Revealing the cerebral regions and networks mediating vulnerability to depression: Oxidative metabolism mapping of rat brain

• Published in: Behavioural brain research Vol. 267; pp. 83 - 94
• Main Authors: Harro, Jaanus, Kanarik, Margus, Kaart, Tanel, Matrov, Denis, Kõiv, Kadri, Mällo, Tanel, Del Río, Joaquin, Tordera, Rosa M., Ramirez, Maria J.
• Format: Journal Article
• Language: English
• Published: Shannon Elsevier B.V 01.07.2014; Elsevier
• Subjects: Adult and adolescent clinical studies; Animal model; Animals; Behavior, Animal - physiology; Biological and medical sciences; Brain - physiopathology; Chronic Disease; Chronic stress; Depression; Depressive Disorder - etiology; Depressive Disorder - physiopathology; Disease Models, Animal; Dominance-Subordination; Electron Transport Complex IV - metabolism; Fundamental and applied biological sciences. Psychology; Male; Maternal Deprivation; Medical sciences; Mood disorders; Neural Pathways - physiopathology; Oxidative metabolism; Phenotype; Psychology. Psychoanalysis. Psychiatry; Psychopathology. Psychiatry; Rats; Resilience; Resilience, Psychological; Serotonin Agents; Stress, Psychological - complications; Stress, Psychological - physiopathology; Vertebrates: nervous system and sense organs; Vulnerability; Animal model; Depression; Chronic stress; Vulnerability; Oxidative metabolism; Resilience; Mood disorder; Rat; Rodentia; Central nervous system; Metabolism; Stress; Encephalon; Vertebrata; Chronic; Mammalia; Animal
• ISSN: 0166-4328; 1872-7549; 1872-7549
• DOI: 10.1016/j.bbr.2014.03.019

•Findings on neurobiology of depression in different animal models are hard to compare.•We analyzed data on brain oxidative metabolism across five rat models of depression.•Brain areas universally involved in stress response and vulnerability were revealed.•Diathesis-stress approach suggests brain regions mediating adaptation to stress.•Connectivity patterns in conditions of resilience and vulnerability are distinct.
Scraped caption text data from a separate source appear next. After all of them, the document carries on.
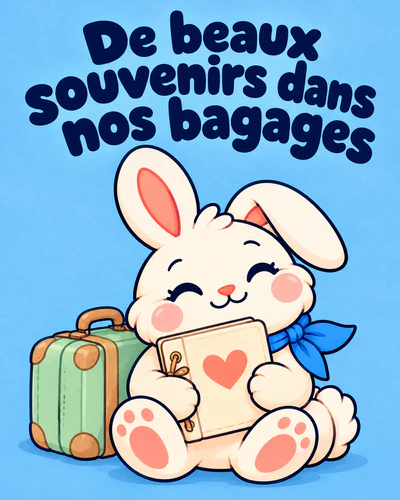 De beaux souvenirs dans nos bagages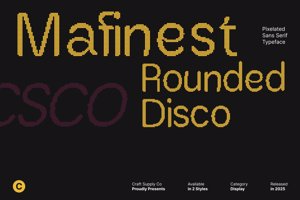 Related font Mafinest Rounded Disco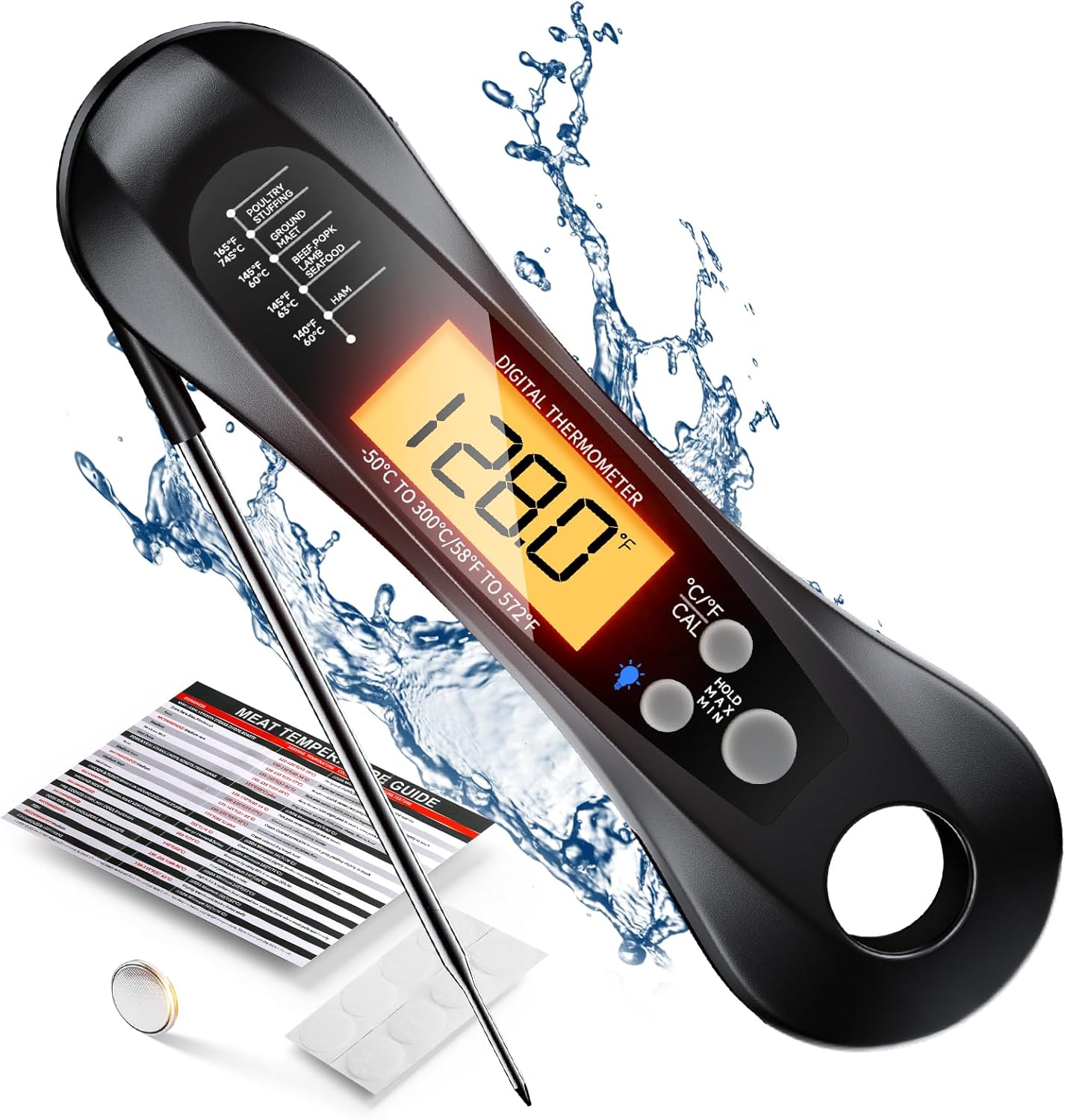 Digitale, direct afleesbare vl - Digital Thermometer Probe recensie en prijs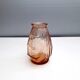 Art Deco vase in pink glass 1940-50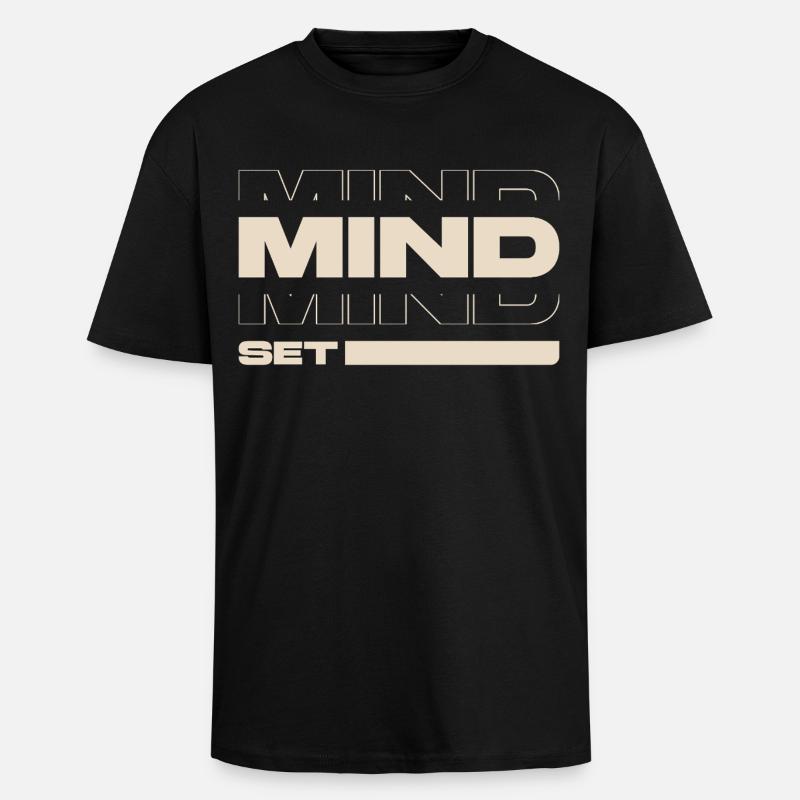 Mindset – Motivation & Success Mentality Statement - Oversized Heavyweight Unisex T-Shirt - Schwarz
The large variety of available animal models has revealed much on the neurobiology of depression, but each model appears as specific to a significant extent, and distinction between stress response, pathogenesis of depression and underlying vulnerability is difficult to make. Evidence from epidemiological studies suggests that depression occurs in biologically predisposed subjects under impact of adverse life events. We applied the diathesis-stress concept to reveal brain regions and functional networks that mediate vulnerability to depression and response to chronic stress by collapsing data on cerebral long term neuronal activity as measured by cytochrome c oxidase histochemistry in distinct animal models. Rats were rendered vulnerable to depression either by partial serotonergic lesion or by maternal deprivation, or selected for a vulnerable phenotype (low positive affect, low novelty-related activity or high hedonic response). Environmental adversity was brought about by applying chronic variable stress or chronic social defeat. Several brain regions, most significantly median raphe, habenula, retrosplenial cortex and reticular thalamus, were universally implicated in long-term metabolic stress response, vulnerability to depression, or both. Vulnerability was associated with higher oxidative metabolism levels as compared to resilience to chronic stress. Chronic stress, in contrast, had three distinct patterns of effect on oxidative metabolism in vulnerable vs. resilient animals. In general, associations between regional activities in several brain circuits were strongest in vulnerable animals, and chronic stress disrupted this interrelatedness. These findings highlight networks that underlie resilience to stress, and the distinct response to stress that occurs in vulnerable subjects.